With recent films such as PERSEPOLIS, animated films are even making it into the art house. Now comes somewhat of a hybrid of both worlds. WALL-E is a film that I’m certain any child would enjoy, and no child would really understand. Are kids going to grasp a biting satire of the current human condition? A dystopian view of our consumption and environmental problems? Probably not. But it’s ok because a robot that dances is fuuuuuuny.
WALL-E is essentially a silent film for kids. Now that takes balls. The first half of the film contains no dialogue as it charts the lonliness of a little trash compactor robot. The Earth is dingy, dirty and filled with smog and trash. WALL-E’s job is to compact the trash into a cube and stack them on top of each other. This creates skyscraper’s made purely of trash. Will kids understand this?

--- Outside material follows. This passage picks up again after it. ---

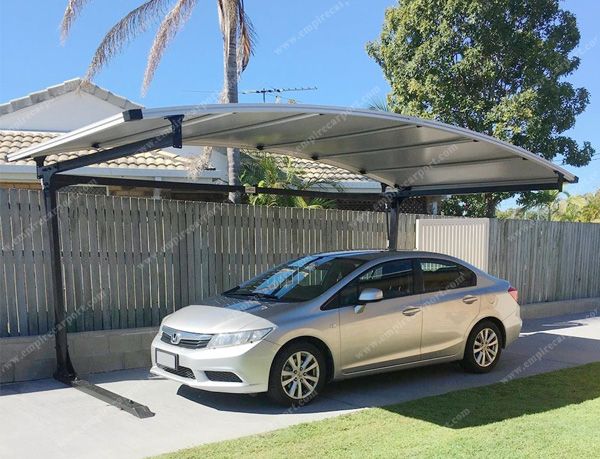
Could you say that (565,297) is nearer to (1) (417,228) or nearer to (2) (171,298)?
(1) (417,228)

WALL-E’s world gets turned upside down with the arrival of Eve (designed by Steve Jobs) a surveyor robot that is in search for signs of life in an otherwise compost heap of a planet. WALL-E is bewitched by her, and their sweet, innocent love story is what drives the film. It’s nice in the current cinematic climate of Ashton Kutcher/Cameron Diaz dopey romcoms to see a truly great love story that doesn’t follow the script. There are no at-the-altar interruptions, or “You complete me” speeches. WALL-E is simply enchanted by a world that now has Eve in it, even if it’s a world surrounded by garbage. Will kids really understand this?
These early scenes on Earth are fantastic and credit should be given to Pixar for another outstanding piece of animation work. The action eventually shifts to the Axiom, a gigantic luxury cruise space ship where morbidly obsese Americans float around in chairs and have everything done for them. They are all perfectly content with this situation because, of course, each one has their own personal television set. Will kids understand this?
What unfurls is a cautionary tale about the way we conduct ourselves and the way we treat our planet. It may sound dark but the film has a very positive and hopeful message about our ability to right the ship. It bodes well for Pixar as they have yet to miss. They may have a classic on their hands here. So far, this is my favorite film of the year.